**ABOUT THIS TASK**.
Below are some records. Return exactly the lines from the one containing "Fox Rampage Full Face Helmet: Landi Glossy" through the one containing "Zeagle Rescue 911 (Z060)", both included, and only those.

**RECORDS PROVIDED**.
++++++++++
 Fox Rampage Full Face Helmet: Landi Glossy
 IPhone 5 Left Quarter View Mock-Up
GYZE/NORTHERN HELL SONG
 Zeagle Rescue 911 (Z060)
++++++++++
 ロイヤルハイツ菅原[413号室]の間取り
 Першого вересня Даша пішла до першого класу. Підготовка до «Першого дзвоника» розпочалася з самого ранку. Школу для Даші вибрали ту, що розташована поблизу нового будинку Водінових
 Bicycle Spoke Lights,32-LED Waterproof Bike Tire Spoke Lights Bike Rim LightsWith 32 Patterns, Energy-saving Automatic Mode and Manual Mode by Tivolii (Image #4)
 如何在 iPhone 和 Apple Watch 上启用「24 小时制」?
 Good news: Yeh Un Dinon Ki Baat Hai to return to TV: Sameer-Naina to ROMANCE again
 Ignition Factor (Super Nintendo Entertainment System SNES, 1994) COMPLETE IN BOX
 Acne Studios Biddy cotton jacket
++++++++++
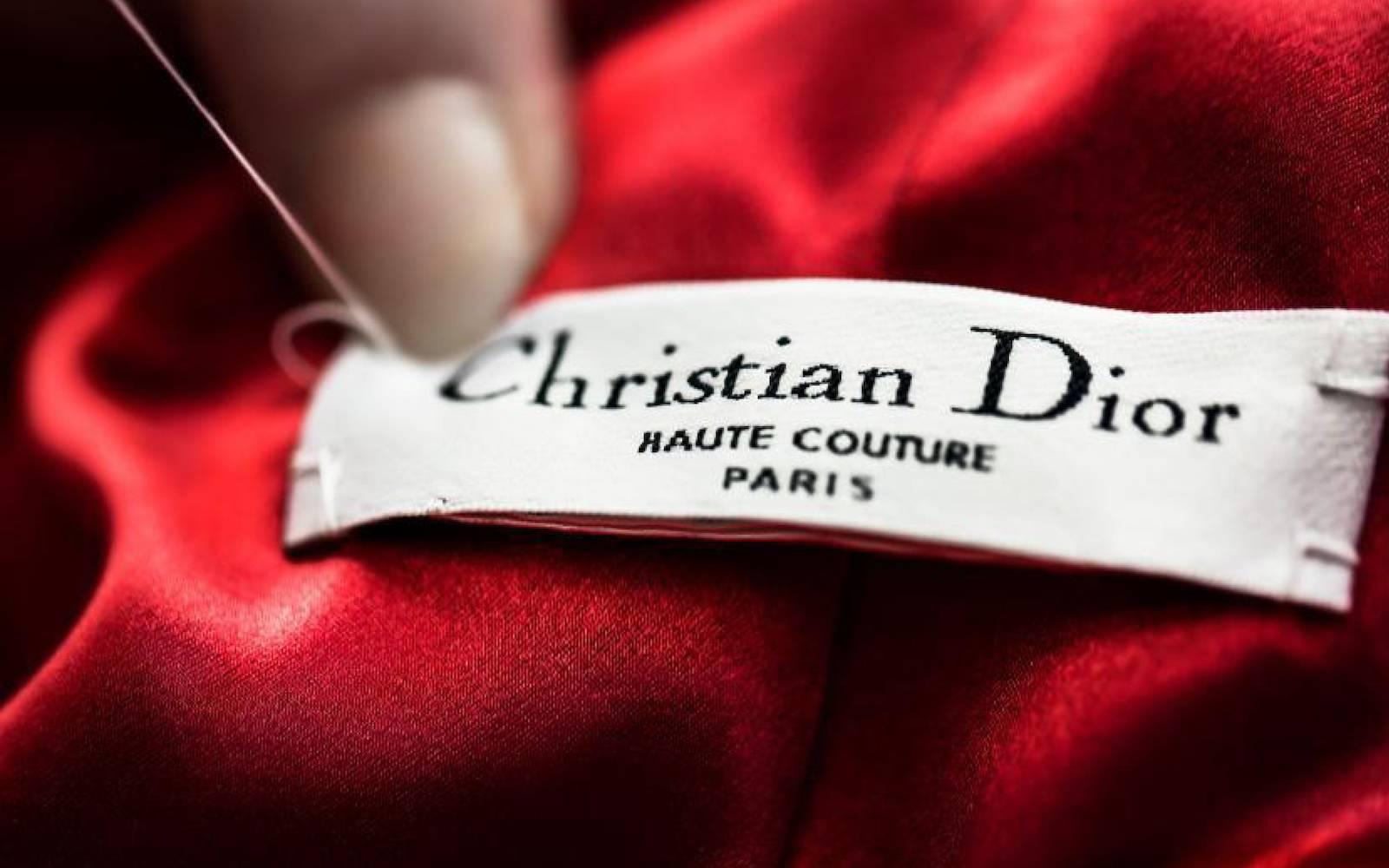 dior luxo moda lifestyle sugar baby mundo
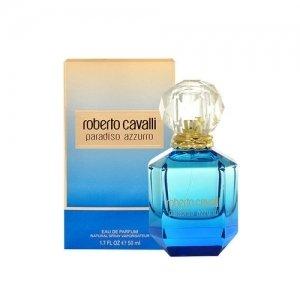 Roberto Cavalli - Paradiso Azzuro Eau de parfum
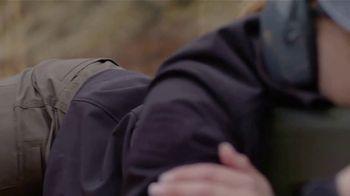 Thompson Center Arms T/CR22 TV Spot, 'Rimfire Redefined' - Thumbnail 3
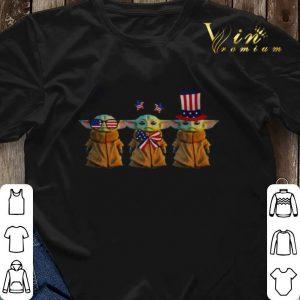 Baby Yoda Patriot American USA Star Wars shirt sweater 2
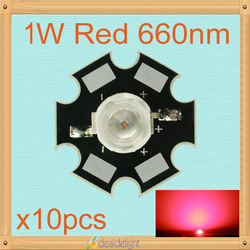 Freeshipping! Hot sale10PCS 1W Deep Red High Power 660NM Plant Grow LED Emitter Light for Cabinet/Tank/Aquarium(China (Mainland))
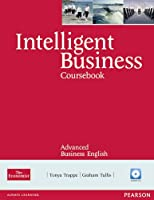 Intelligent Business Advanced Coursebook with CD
++++++++++
**SOLUTION FOR THIS TASK**.
 Fox Rampage Full Face Helmet: Landi Glossy
 IPhone 5 Left Quarter View Mock-Up
GYZE/NORTHERN HELL SONG
 Zeagle Rescue 911 (Z060)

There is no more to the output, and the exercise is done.